• [Material supplied]:
-=-=-
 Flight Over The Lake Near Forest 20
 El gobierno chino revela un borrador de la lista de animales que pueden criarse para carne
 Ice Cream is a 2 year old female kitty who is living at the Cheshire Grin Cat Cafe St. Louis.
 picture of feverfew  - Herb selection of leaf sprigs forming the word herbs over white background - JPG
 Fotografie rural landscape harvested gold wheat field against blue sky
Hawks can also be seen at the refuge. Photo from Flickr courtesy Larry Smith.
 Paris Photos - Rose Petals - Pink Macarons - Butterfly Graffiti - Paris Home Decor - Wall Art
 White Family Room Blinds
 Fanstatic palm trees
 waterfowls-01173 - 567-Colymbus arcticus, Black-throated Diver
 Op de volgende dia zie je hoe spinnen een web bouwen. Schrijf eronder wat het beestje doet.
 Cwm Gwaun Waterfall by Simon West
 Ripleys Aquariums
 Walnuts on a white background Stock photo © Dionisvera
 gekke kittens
-=-=-
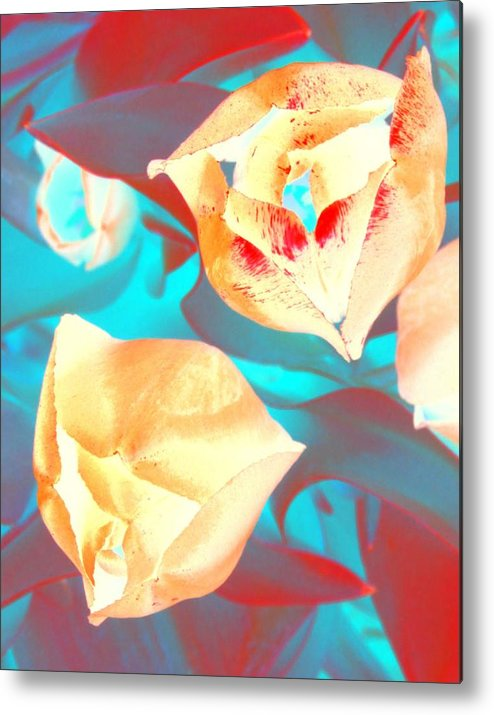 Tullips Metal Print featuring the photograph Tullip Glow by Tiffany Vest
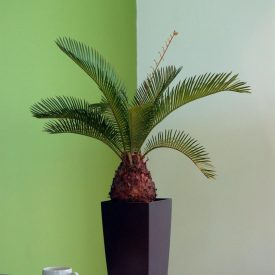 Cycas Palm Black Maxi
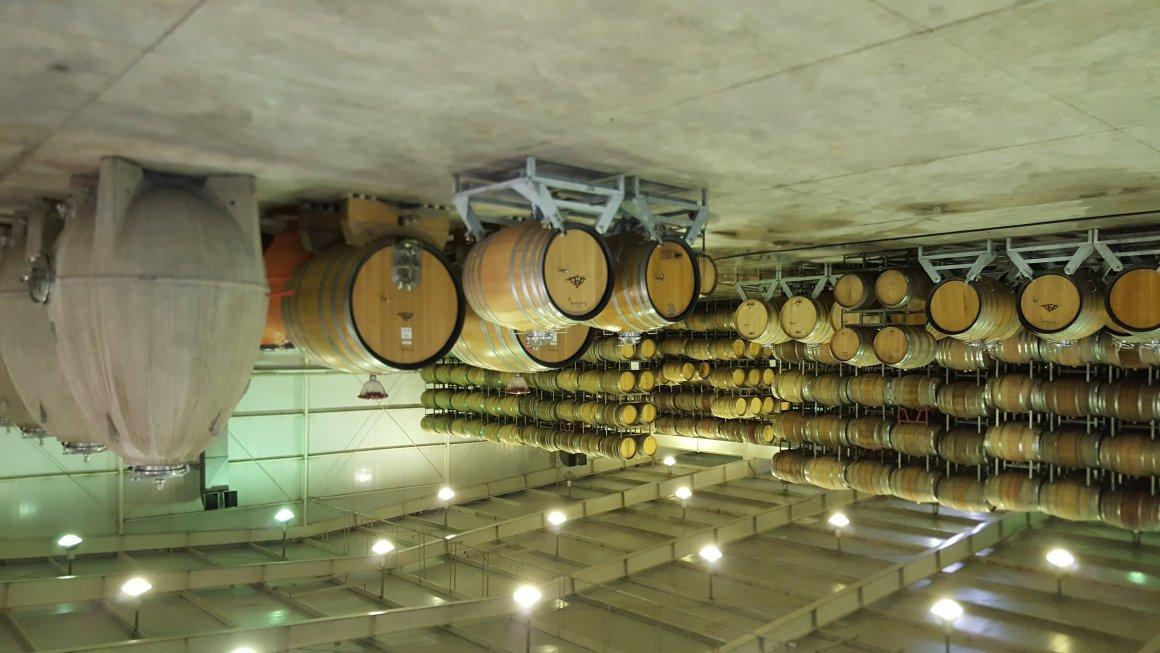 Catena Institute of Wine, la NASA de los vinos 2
-=-=-
• [What this task involves]: Starting with the line that contains "Tullips Metal Print" and finishing with the line that contains "Catena Institute of", reproduce every line of the material above exactly, but not the pictures.

• [Task answer]:
 Tullips Metal Print featuring the photograph Tullip Glow by Tiffany Vest
 Cycas Palm Black Maxi
 Catena Institute of Wine, la NASA de los vinos 2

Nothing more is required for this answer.